* ENTRIES
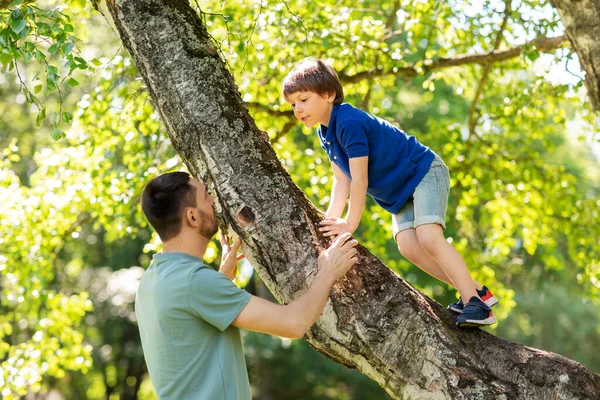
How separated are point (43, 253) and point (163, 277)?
5.96m

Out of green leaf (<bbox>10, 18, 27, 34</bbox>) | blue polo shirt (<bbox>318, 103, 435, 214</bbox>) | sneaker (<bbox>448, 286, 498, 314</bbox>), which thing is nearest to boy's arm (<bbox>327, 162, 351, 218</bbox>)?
blue polo shirt (<bbox>318, 103, 435, 214</bbox>)

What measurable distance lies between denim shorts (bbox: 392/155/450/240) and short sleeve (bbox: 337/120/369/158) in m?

* TASK DETAILS
Reproduce the records above, substituting "closest" for "nearest" and leaving all else unchanged. Omit the pictures from your answer.

* SOLUTION FOR THIS EXERCISE
How separated are point (43, 253) and point (163, 277)?
5.96m

Out of green leaf (<bbox>10, 18, 27, 34</bbox>) | blue polo shirt (<bbox>318, 103, 435, 214</bbox>) | sneaker (<bbox>448, 286, 498, 314</bbox>), which thing is closest to boy's arm (<bbox>327, 162, 351, 218</bbox>)?
blue polo shirt (<bbox>318, 103, 435, 214</bbox>)

What measurable distance lies between denim shorts (bbox: 392/155/450/240) and short sleeve (bbox: 337/120/369/158) in m?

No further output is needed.